I then decided it was time to return and collapse in the hotel. Had a bit of a skirmish with the rickshaw, who clearly did not know where the hotel was, so we took the long route home, and then when we got here, or near here, we had a bit of an argument about what price I had agreed. I walked away sticking to my guns. I felt a bit low afterwards, because the difference was about 5-10p.

Had a very civilised cup of chai in the hotel garden, another Englishman sitting at another table, back turned to me, doing the same thing. And here I am now, in a cybernet shop across the road from the hotel, attempting to keep this diary up to date.

Then I was joined by a young (funny how I keep using this word, but the world seems sometimes to be divided between the 20-somethings and the 60-somethings) French woman, to whom I had said bon jour that morning. She had come to ask my advice about trips to game parks. No luck, I said, as I had decided to give them all a miss.

It turned out that she and her boyfriend were finding India a bit much to cope with and were wanting to seek respite from the noise, dirt, sales pressures, squalor and non-stop sight of so much poverty of the cities. Like the other couples I had met in the hotel- and me - they had moved up budget for a bit of peace. I suggested that they should do what I have decided to do - take an extra day in each place and attempt to do less each day, deliberately building in time to do nothing but sit and reflect. I suggested they might like to share a car with me to Amber tomorrow, but I think they are probably set on their game park trip.

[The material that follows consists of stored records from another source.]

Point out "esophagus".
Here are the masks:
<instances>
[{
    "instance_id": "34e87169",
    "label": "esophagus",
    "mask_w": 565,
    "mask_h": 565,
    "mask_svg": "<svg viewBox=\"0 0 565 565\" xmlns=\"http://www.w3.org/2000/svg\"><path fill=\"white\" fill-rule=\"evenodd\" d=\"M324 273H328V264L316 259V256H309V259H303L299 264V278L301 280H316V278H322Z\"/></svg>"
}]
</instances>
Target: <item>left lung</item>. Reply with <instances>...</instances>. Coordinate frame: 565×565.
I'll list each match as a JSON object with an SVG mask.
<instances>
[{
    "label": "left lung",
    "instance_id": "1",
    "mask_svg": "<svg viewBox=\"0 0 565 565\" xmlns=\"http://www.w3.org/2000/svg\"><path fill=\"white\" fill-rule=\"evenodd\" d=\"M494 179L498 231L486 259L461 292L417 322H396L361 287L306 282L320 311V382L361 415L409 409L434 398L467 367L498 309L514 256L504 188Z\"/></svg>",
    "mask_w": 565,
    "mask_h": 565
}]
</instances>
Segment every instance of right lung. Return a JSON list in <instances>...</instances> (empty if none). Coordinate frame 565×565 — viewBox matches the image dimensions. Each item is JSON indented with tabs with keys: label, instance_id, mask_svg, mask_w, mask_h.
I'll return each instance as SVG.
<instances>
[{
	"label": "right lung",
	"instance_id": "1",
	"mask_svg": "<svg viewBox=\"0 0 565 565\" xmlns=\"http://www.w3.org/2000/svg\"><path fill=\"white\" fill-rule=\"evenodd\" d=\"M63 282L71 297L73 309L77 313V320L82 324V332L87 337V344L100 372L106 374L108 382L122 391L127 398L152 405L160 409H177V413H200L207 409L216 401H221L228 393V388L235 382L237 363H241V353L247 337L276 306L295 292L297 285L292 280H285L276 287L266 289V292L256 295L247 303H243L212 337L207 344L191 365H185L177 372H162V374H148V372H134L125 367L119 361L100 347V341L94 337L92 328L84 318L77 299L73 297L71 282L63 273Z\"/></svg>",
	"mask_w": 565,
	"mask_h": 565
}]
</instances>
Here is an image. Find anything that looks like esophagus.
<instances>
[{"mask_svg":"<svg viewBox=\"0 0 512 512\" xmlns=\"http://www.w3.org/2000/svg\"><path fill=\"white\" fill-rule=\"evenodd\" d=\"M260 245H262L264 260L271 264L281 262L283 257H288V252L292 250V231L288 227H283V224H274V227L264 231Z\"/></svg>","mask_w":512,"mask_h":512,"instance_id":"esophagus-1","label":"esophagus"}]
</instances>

I've just had a most entertaining ten minutes. I am surrounded by young, rather modern looking Indians. One of them called out as he passed me, "It's not Independence Day today, correct that to Republic Day" . He had clearly been reading over my shoulder. So I made the correction as instructed and asked him about Republic Day. He said I should have been in Delhi to see the most amazing spectacles of the year, complete with planes decorating the sky with the map of India.

I asked him what Republic Day meant to him. He said, apart from it being a special day because it was his father's birthday, it was a day to be proud to be Indian. I said that was interesting, as I did not feel particularly proud to be British, particularly when I thought of what our governments had done or were doing now. Ah, he said, being proud of India had nothing to do with what the government might be doing, or the corruption involved, it was proud of being Indian.

Another of the men handed me some of his popcorn and we talked about the difference between Indian and British attitudes to the family. The first young man said that for them, the family was the first priority and the country the second. Parents were the most important people in the world, as you had come from them. Caring for them was central to their lives. He contrasted this with what he, rightly, sees as the indivualistic culture of the West. I think he was also suggesting that western values would not be the same when they came to India as elsewhere, because of the strength of family feeling.